Es soll ein einfacher Job sein, zumindest relativ. Aydem, Glinda und ihr Team sollen einen Sarg bergen. Doch der Sarg erweist sich einerseits massiver als erwartet, andere Parteien sind ebenfalls interessiert und sie gabeln dabei gleichzeitig noch die Rabenschamanin Skirmish auf, die sich von dort mitnehmen lässt. Als der Schmidt – also ihr Auftraggeber – gleich einen lukrativen Folgeauftrag anbietet, bei dem sie dessen Tochter aus der Hand einer Sekte befreien sollen, wird schnell klar, dass sie dabei magische Unterstützung benötigen. Da scheint Skirmish wie gerufen zu kommen. Gemeinsam nehmen sie den Auftrag an, ohne sich überhaupt besser zu kennen. Das wird schnell zum Problem, denn Skrismish hat einen äußerst schwierigen Charakter. Sie stichelt, beleidigt, verletzt und ist nur bedingt teamfähig – unter anderem auch deshalb, weil jedes technische Gerät in ihrer Nähe unweigerlich den Geist aufgibt. Doch mit Geistern bekommen sie eine Menge zu tun. Nicht nur, dass die Sektenangehörigen mit allerlei toxischen Wesen jonglieren, das Team muss zwischendurch auch eine Party bei einer Voodoo-Gang überstehen. Und zusätzlich müssen Technikexpertin Glinda, Kampfexperte Aydem, Kunstmuskelpaket Puncher und Jungspund Buddy mit einer sehr streitbaren Schamanin zurechtkommen. Das wird zudem nicht einfacher, wenn unerwartet Gefühle zwischen Mitgliedern dieses Teams erwachen ...

Zu Beginn des Werks erlebt man kurz eine Schrecksekunde: Man hat kurz das Gefühl, als würde sich eine Szene aus einer der beliebtesten Rollenspiel-Persiflagen wiederholen, wo Charaktere an einem Ort des Bösen einen ihnen völlig unbekannten Wanderer treffen und diesen ohne weiteres Nachfragen einfach mitnehmen, im Wissen, dass es sich ohnehin um einen Spielercharakter eines Freundes handelt. Davon kann hier keine Rede sein, im Gegenteil. Misstrauen grassiert im Team wie ein Buschfeuer und wuchert wie ein bösartiges Krebsgeschwür. Gerade die Tatsache, dass Aydem offenbar ganz gut mit Skirmish zurechtkommt, belastet die Beziehung mit den anderen Teammitgliedern immer stärker. Dazu kommt, dass der Run weit schwieriger und gefährlicher ist, als alle zu Beginn erwartet haben. Unschuldige kommen ums Leben, aber auch das Team selbst vergießt Blut – und möglicherweise schaffen es nicht alle lebendig aus dem Sekten-Dickicht heraus. Das merkt man als Leser schnell.
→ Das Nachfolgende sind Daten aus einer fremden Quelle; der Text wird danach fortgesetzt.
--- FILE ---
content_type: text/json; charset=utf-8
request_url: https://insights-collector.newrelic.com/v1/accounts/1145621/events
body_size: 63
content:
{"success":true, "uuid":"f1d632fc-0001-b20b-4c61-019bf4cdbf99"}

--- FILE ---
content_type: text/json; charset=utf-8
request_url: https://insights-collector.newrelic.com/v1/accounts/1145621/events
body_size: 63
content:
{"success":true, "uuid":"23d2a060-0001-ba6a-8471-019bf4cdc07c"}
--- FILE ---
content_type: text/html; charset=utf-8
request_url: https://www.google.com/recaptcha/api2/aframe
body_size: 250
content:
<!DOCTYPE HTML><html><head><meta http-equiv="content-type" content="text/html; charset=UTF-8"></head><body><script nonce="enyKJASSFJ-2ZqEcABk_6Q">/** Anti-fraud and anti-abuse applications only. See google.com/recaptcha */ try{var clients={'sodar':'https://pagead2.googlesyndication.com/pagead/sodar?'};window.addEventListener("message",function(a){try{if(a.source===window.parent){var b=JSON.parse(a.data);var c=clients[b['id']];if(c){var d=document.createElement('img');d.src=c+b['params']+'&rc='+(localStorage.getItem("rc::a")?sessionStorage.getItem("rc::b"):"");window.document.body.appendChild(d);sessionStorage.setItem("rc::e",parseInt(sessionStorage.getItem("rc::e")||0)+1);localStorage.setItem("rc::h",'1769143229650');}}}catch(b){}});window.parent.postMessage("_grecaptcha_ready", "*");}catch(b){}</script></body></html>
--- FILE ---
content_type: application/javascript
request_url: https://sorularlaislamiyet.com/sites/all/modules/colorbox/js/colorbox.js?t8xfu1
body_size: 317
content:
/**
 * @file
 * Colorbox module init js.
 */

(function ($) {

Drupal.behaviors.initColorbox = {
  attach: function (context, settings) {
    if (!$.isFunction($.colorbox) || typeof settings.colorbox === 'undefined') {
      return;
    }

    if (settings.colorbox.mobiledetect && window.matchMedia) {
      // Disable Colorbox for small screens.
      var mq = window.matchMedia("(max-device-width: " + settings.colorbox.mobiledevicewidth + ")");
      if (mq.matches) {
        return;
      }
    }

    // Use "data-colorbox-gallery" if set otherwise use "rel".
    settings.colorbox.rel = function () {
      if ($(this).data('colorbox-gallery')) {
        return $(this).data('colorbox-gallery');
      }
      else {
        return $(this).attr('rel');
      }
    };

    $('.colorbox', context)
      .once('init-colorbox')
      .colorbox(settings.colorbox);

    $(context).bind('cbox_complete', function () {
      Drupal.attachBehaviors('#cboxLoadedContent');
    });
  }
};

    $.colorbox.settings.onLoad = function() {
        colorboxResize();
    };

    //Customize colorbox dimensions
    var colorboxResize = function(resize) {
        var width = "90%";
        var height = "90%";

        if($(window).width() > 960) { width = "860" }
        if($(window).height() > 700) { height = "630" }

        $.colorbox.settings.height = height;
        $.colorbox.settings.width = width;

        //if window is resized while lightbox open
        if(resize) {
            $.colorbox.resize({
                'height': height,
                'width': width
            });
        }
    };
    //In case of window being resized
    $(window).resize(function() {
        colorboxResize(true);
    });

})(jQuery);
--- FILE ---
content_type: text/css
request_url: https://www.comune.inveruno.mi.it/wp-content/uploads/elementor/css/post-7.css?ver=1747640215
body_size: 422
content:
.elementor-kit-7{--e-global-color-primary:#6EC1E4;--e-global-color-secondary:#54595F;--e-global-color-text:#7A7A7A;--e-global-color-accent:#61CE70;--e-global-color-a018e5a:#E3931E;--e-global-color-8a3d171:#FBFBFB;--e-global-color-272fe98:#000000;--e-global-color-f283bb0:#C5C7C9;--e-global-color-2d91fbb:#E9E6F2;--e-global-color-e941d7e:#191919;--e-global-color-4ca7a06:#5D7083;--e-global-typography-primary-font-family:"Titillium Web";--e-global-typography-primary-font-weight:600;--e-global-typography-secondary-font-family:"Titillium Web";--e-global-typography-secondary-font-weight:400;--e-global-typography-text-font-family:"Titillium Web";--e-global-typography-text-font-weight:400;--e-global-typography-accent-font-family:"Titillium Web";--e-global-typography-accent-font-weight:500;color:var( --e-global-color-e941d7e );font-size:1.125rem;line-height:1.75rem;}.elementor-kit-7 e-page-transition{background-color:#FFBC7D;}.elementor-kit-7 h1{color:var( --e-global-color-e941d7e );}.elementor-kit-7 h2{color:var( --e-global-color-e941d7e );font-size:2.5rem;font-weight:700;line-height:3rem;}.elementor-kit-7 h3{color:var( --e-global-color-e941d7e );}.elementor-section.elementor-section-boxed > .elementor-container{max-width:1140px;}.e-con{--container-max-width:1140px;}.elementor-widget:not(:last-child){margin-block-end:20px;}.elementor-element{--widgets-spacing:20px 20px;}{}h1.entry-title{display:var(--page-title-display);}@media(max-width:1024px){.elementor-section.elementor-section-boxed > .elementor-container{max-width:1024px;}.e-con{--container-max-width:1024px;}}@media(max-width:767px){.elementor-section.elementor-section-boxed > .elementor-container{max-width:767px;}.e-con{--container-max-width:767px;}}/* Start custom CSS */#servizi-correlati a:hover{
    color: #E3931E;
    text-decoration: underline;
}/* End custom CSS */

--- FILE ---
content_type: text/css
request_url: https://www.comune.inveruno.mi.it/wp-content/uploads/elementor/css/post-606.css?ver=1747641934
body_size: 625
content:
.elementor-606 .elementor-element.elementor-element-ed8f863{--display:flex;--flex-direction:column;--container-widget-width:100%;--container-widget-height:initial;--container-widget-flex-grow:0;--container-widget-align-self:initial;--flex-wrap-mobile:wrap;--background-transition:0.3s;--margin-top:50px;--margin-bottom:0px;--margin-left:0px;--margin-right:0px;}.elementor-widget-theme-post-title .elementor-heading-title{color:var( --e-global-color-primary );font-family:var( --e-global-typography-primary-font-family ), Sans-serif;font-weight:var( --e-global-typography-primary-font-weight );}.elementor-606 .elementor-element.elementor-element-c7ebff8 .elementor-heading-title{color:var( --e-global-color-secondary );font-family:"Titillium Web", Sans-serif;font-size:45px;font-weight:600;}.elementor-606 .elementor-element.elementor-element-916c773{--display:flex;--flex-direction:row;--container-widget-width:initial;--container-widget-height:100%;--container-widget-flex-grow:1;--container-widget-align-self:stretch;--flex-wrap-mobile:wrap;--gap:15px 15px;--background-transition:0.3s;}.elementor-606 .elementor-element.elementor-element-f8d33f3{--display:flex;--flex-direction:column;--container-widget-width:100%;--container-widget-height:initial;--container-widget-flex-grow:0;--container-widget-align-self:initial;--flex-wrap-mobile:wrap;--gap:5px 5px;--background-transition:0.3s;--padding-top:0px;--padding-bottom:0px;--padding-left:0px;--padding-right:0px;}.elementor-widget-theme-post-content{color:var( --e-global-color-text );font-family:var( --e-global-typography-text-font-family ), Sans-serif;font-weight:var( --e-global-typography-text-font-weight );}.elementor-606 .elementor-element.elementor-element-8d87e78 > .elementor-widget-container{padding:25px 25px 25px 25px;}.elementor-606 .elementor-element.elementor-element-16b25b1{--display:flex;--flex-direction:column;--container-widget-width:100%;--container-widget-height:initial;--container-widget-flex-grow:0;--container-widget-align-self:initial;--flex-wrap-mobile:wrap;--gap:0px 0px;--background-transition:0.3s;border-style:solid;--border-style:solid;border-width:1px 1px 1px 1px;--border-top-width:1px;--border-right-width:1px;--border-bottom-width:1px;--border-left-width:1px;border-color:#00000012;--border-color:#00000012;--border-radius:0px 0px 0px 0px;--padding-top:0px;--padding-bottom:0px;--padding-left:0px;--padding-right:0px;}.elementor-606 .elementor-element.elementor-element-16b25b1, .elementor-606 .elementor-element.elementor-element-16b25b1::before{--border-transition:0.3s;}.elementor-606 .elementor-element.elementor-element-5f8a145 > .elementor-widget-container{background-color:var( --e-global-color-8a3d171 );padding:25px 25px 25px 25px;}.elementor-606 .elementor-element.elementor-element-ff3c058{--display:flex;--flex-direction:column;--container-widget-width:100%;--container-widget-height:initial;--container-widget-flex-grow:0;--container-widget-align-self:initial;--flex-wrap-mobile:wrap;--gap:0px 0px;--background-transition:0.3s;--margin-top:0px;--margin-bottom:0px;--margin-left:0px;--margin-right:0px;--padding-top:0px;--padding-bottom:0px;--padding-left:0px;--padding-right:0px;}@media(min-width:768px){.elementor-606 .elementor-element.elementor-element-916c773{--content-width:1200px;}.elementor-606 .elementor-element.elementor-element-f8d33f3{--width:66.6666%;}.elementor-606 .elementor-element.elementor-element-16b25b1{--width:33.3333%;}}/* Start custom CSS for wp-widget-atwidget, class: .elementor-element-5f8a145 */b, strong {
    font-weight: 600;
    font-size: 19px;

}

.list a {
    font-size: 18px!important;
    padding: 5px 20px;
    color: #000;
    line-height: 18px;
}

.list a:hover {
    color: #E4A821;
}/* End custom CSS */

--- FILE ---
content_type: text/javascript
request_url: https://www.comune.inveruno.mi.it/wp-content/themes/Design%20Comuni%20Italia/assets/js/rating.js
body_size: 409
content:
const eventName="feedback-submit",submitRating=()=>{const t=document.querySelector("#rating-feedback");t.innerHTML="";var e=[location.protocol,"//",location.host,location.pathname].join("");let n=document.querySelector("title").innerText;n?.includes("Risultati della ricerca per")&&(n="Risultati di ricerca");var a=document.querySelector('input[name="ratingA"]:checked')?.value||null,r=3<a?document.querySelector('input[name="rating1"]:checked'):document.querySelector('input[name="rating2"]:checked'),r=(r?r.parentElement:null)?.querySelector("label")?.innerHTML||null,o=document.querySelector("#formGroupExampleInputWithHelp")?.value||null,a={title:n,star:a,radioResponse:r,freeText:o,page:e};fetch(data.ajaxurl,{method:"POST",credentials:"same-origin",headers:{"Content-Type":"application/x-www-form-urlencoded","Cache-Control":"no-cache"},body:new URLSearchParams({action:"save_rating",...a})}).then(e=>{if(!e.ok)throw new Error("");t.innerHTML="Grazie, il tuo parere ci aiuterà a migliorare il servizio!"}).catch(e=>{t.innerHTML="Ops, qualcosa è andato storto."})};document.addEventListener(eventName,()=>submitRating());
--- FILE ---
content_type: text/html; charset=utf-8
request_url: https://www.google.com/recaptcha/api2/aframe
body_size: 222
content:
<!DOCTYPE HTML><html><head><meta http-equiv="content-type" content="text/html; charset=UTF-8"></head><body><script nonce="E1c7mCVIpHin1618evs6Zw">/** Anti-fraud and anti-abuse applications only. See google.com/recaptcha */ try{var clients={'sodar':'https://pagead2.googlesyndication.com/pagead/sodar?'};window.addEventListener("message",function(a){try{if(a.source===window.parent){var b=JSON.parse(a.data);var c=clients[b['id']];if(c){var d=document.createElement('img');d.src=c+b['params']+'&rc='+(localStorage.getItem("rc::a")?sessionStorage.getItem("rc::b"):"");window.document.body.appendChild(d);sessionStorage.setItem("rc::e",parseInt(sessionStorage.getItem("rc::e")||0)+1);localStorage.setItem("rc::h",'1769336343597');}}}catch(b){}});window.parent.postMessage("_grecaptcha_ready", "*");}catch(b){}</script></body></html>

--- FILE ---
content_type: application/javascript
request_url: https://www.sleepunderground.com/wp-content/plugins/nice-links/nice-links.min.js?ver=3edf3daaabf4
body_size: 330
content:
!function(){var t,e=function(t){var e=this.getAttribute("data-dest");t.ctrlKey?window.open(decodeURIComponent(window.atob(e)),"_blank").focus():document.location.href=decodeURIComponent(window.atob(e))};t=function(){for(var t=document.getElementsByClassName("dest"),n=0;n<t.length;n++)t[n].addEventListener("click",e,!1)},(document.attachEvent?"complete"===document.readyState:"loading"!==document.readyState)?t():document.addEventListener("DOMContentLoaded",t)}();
Der Autorin ist es sehr gut gelungen, die Stimmung klassischer Shadowruns einzufangen. Eine wild zusammengewürfelte Gruppe zweifelhafter Charaktere mit komplett unterschiedlichen Talenten übernimmt einen Auftrag, der sie an ihre Grenzen führt, und darüber hinaus. Das Umfeld, die weiteren Begegnungen und auch immer die Frage im Hintergrund, ob das was sie tun, eigentlich das richtige ist, spielen stets eine Rolle. Ein Roman, den man ohne Probleme fortsetzen könnte, wenn er erfolgreich ist. Und eigentlich gibt es keinen Grund, warum er das nicht sein sollte.

Mit „Toxische Erlösung“ hat Sonja Rüther ihren ersten Shadowrun-Roman veröffentlicht. Ein Thema, das der Autorin bekannterweise sehr nahe liegt, hat sie doch viele Jahre einschlägiger Erfahrung im Bereich Pen&Paper-Rollenspiel vorzuweisen. Etwas, das sich gelohnt hat. Denn so konnte sie genau das liefern, was die Stammleserschaft erwartet: Spannung, Action, zwischenmenschliche Dramatik, Technologie, Magie und viel Schatten. Das zusammen ergibt den bisher besten bei Pegasus erschienenen Shadowrun-Roman, der insbesondere die Fans der ersten und zweiten Stunde begeistern kann.